Originally, the duo launched the project off the back of AA meetings that Henry once attended in support of friends. “I was working with a few friends who were going through alcoholics and narcotics anonymous, we’d go to these meetings and see this amazing thing where people come and share their stories,” he tells Mixmag as he sits beside project partner Louis one morning. “There are people who have been in it for years, newcomers, people at all different stages. What they’re sharing is this incredible moment where you’re like, ‘oh, this person who thought they were alone finally doesn’t feel alone anymore’.”
If not for that selfless act of support, Joy Anonymous wouldn’t exist in the capacity that it does today. “We originally had this band called Count Counsellor, we were gonna make this concept album called ‘Count C and the Joy Anonymous’. We got so into the idea of what Joy Anonymous could be,” Henry recounts. In its path to becoming a pop-up rave meet-up on the tides of Thames Beach, Count Counsell upended and become something entirely different. “We thought, what if you put joy at the corner of that?” Henry says. “A lot of people just don’t understand what joy is or how to find it — and even believe that they can’t find it.”
“We were initially going to do all these Joy shows at old people’s homes, and we had a friend who was working in a prison reform program,” he explains. “Then lockdown happened and all of those ideas went out the window, we were a bit lost”. With plenty of music gear to boot, Louis toyed with the idea of outdoor shows — despite the issue of legality, there were no set laws prohibiting live music outdoors at the time. With a set of camping chairs in hand, the duo took to the shores with their only intention to bring some joy to passers by through such troubling times.
Word quickly spread, and, through mostly word of mouth, Joy Anonymous’ weekly meetings grew bigger and bigger building an inner circle of like-minded people. If you were in the know, you’d watch out for Henry and Louis’ signal to ‘keep your eye on the tides’ each week, meaning you could catch them in that same trusty spot when the tides were out. “We did it every day for a week at first, and by the Friday there were two or three hundred people in this stone circle,” says Henry. “People were coming and sharing their stories, and we still get messages to this day from people who came down to the first meetings telling us how it really helped them.”

**To do:**
(1) In the text about Joy Anonymous, how many people were in the stone circle by the Friday of that first week?
(2) Continue the text about Joy Anonymous from the point where it stops.

**Dataset content:**
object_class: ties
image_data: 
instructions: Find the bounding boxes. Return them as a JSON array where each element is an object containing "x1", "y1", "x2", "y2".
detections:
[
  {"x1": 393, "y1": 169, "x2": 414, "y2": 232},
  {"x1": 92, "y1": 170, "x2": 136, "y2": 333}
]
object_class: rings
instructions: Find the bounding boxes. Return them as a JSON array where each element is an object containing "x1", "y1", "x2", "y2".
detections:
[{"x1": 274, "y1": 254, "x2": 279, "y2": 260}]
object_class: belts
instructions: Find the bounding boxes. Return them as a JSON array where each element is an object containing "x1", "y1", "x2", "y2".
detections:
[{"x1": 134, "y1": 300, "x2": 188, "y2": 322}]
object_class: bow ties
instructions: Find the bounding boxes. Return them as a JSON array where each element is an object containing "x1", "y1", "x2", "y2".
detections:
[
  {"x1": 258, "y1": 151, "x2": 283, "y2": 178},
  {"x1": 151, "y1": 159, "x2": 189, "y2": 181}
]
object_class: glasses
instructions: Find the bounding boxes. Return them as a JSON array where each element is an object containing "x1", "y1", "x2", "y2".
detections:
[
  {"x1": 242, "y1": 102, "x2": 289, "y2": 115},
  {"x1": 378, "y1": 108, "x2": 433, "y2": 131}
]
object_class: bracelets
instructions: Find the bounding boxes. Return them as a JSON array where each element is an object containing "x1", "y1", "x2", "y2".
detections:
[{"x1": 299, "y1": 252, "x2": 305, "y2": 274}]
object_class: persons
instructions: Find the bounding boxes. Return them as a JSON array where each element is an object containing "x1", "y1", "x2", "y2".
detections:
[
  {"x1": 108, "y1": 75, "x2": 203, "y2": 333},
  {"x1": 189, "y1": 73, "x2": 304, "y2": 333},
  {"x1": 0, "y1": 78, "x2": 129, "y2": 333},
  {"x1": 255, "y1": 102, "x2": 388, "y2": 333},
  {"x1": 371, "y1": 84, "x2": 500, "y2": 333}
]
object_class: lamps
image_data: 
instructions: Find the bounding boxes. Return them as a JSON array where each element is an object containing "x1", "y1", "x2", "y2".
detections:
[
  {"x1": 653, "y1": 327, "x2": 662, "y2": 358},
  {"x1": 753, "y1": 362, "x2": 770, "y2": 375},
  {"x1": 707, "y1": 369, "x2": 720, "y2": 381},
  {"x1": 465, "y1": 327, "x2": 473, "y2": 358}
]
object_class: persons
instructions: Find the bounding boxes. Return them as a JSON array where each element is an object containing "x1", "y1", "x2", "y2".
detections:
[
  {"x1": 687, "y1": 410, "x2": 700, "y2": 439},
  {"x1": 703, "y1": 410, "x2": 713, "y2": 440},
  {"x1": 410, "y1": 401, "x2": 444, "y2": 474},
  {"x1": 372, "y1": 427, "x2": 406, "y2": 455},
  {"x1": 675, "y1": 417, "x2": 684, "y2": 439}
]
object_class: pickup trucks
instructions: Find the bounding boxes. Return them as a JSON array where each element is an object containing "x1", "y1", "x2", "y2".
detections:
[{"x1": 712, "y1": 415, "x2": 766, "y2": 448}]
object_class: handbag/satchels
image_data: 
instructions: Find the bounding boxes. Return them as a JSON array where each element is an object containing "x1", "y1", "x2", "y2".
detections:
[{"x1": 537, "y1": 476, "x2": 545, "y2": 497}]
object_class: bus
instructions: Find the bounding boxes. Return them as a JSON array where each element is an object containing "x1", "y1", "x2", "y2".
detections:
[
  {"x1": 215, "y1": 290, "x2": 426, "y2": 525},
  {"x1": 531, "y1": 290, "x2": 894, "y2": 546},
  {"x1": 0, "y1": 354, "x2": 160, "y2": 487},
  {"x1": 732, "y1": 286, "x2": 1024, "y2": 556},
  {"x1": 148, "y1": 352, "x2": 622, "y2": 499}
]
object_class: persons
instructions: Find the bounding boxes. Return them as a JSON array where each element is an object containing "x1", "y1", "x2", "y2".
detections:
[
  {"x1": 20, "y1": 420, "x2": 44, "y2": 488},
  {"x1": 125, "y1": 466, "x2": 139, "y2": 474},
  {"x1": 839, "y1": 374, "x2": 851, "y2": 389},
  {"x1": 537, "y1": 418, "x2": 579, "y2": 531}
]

**Answers provided:**
(1) Two or three hundred people.

(2)
Three years on, Joy Anonymous is nearing its 150th Joy Meeting – and they’re more in vogue than ever. Now, the pair are seeing crowds bigger than ever before. “The Southbank meeting still has a similar feeling, but they’ve grown in numbers,” says Louis when he looks back at those early meetings. As the dance music outfit grew in popularity, they began producing – and with influence from everything they play out typically on the tides – you can expect to hear everything from vocal house to uplifting disco stylings in their recent work. Just last year, the duo released their debut album, ‘Human Again’, fronted by a photo of their crowd throwing up a hand symbol now recognised as that of Joy Anonymous’.
“Every feature on ‘Human Again’ is basically from someone down at the Southbank. FACESOUL, sbk, K4mo… loads,” says Henry. With a recent slew of newly released tracks, fans now suspect that another record could be on its way — and this time with influence from around the globe. “We want to keep it going, not get too comfortable. If we take it around the world, what kind of people could we get jumping on the mic in Finland, Turkey, wherever?” Louis contemplates. “We’re trying to take Joy Anonymous to other countries, other cities.”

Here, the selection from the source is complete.